_GOAL 1:_ In the passage, which browser is named as blocking many Twitter images?

_SELECTED PASSAGE:_
━━━━

This work was mainly funded by an organisation who wanted to use this tool for something else. They didn’t go forward so I repurposed some of the work. I don’t currently have permission to name them, but thanks for supporting this indirectly!

Full screenshots

If you want to see all the quotes you’ll have to click through the panels on the site (FindingConsensus.AI). The starting quotes are randomised (and hence so are these screenshots).

Technical feedback on the website:

Scrolling changes the URL. This is bad because then the browser history gets filled with the website multiple times, and trying to return to the previous page is very cumbersome.
If someone's image doesn't load, then it's blank and you can't see that there's someone there. There should be some default picture. You're not hosting the image, so it could be unable to load if the host moves or removes the image, or if the user uses some kind of tracking protection (e.g. Firefox blocks many Twitter images).

━━━━

_RECORDS SUPPLIED:_
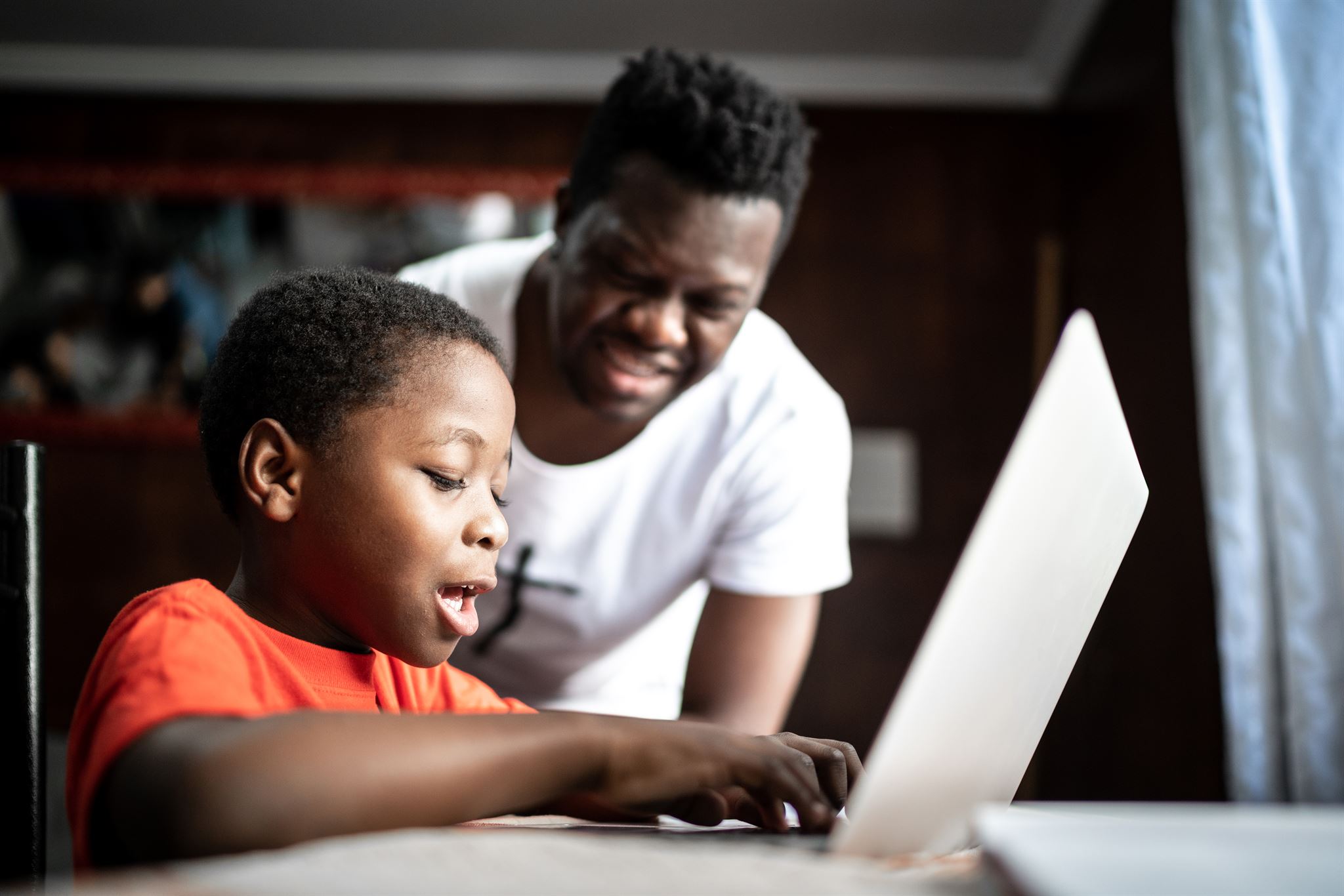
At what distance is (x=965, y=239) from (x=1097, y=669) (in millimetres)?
1437

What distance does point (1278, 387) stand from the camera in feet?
4.82

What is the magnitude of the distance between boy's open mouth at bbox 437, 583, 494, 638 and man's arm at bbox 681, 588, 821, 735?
1.55ft

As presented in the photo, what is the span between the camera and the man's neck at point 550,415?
1273 mm

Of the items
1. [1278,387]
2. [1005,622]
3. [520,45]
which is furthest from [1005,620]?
[520,45]

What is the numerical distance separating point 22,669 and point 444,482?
320mm

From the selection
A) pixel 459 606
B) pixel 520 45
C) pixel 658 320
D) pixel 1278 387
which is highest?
pixel 520 45

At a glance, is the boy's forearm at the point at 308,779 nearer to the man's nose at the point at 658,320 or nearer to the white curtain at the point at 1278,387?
the man's nose at the point at 658,320

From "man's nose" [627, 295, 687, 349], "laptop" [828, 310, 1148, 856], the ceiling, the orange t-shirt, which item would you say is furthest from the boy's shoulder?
the ceiling

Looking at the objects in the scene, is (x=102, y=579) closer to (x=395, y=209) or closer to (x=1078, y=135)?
(x=395, y=209)

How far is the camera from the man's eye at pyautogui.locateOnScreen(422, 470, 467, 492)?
778mm

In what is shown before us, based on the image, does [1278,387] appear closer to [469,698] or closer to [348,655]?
[469,698]

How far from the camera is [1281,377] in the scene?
1463 millimetres

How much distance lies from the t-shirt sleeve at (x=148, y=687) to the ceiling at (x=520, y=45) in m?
2.68

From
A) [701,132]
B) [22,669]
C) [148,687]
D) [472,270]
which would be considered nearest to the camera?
[148,687]
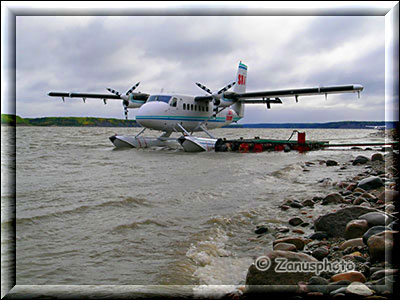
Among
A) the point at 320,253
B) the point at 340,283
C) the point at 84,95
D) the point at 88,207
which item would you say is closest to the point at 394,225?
the point at 320,253

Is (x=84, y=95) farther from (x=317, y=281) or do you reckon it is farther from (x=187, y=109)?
(x=317, y=281)

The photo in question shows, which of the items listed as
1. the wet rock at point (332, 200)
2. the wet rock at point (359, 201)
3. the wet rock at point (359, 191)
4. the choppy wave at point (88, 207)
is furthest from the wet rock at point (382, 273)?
the choppy wave at point (88, 207)

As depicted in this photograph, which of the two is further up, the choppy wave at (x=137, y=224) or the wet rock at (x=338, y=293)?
the wet rock at (x=338, y=293)

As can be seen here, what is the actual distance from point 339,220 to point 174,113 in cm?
1748

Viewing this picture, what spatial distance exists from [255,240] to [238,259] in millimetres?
745

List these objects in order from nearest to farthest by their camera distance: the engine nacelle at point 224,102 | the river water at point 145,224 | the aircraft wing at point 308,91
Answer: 1. the river water at point 145,224
2. the aircraft wing at point 308,91
3. the engine nacelle at point 224,102

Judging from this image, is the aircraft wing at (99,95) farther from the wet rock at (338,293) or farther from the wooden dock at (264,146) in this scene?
the wet rock at (338,293)

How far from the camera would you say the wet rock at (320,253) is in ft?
12.1

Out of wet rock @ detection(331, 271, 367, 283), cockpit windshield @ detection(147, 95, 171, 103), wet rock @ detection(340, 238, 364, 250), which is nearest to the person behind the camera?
wet rock @ detection(331, 271, 367, 283)

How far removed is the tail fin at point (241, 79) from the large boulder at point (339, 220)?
23638mm

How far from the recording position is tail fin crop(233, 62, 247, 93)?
2756cm

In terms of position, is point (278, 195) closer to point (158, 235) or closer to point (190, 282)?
point (158, 235)

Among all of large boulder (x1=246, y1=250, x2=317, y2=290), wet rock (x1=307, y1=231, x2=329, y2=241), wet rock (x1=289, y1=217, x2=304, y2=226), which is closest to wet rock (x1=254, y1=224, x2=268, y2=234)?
wet rock (x1=289, y1=217, x2=304, y2=226)

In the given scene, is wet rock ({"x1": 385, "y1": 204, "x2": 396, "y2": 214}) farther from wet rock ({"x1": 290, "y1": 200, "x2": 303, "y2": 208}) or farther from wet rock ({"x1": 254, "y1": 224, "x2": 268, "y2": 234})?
wet rock ({"x1": 254, "y1": 224, "x2": 268, "y2": 234})
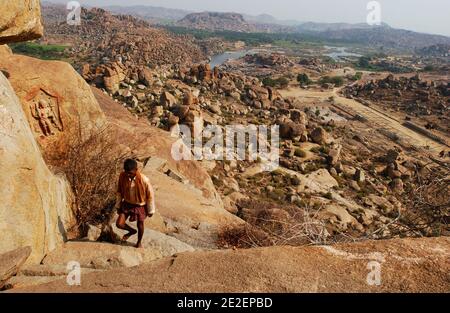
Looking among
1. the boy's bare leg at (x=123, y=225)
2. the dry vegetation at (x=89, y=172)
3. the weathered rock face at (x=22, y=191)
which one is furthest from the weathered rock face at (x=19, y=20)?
the boy's bare leg at (x=123, y=225)

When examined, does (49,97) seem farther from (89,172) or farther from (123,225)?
(123,225)

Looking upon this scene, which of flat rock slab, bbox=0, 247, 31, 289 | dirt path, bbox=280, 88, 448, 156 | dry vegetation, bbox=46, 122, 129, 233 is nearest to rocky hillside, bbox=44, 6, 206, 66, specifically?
dirt path, bbox=280, 88, 448, 156

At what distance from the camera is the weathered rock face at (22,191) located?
174 inches

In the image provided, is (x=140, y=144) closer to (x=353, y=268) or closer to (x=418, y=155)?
(x=353, y=268)

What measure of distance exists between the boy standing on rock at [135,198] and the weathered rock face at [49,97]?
2.58m

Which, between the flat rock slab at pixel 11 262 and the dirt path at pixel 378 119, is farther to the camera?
the dirt path at pixel 378 119

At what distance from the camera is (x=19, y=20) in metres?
5.64

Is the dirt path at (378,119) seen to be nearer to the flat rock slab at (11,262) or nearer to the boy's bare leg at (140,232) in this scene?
the boy's bare leg at (140,232)

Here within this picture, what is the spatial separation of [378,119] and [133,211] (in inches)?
1858

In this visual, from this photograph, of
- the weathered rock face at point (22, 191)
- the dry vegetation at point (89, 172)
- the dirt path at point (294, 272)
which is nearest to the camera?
the dirt path at point (294, 272)

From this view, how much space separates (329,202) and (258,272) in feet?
52.7

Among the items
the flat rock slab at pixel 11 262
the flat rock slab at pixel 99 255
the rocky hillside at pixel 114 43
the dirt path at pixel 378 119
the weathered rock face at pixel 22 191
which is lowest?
the dirt path at pixel 378 119

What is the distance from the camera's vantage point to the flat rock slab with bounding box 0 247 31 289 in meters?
3.85
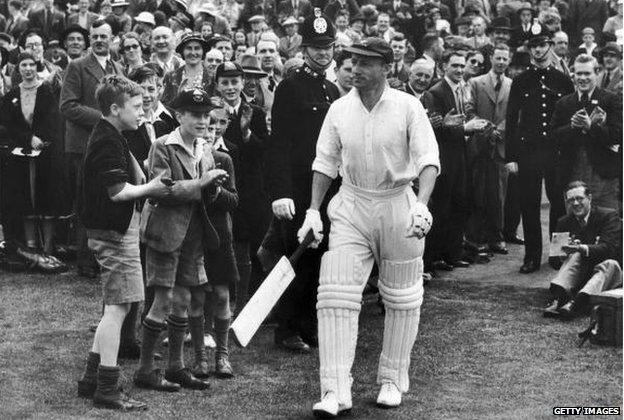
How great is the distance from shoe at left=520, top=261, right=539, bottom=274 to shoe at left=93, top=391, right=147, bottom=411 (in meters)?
5.41

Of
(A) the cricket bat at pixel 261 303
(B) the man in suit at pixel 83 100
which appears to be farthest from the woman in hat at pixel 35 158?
(A) the cricket bat at pixel 261 303

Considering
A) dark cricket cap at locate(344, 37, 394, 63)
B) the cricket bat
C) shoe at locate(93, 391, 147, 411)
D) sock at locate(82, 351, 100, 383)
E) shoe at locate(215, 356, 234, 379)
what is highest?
dark cricket cap at locate(344, 37, 394, 63)

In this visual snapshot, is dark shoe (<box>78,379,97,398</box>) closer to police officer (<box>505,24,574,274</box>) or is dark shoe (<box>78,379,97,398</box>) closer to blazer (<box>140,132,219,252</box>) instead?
blazer (<box>140,132,219,252</box>)

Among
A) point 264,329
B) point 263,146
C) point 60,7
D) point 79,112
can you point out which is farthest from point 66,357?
point 60,7

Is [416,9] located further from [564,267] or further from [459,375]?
[459,375]

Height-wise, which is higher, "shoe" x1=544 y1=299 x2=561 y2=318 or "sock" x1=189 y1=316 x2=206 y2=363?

━━━━

_GOAL 2:_ Please identify every line in the entries above that contains the word "between".

_EXPECTED OUTPUT 1:_ Firefox

_EXPECTED OUTPUT 2:_
What is the magnitude of the distance between boy's open mouth at bbox 437, 583, 494, 638 and man's arm at bbox 681, 588, 821, 735?
As presented in the photo, what is the span between the camera and the man's neck at point 550,415?
What measure of distance exists between the boy standing on rock at [135,198] and the weathered rock face at [49,97]?
Which, between the flat rock slab at pixel 11 262 and the dirt path at pixel 378 119, is farther to the camera?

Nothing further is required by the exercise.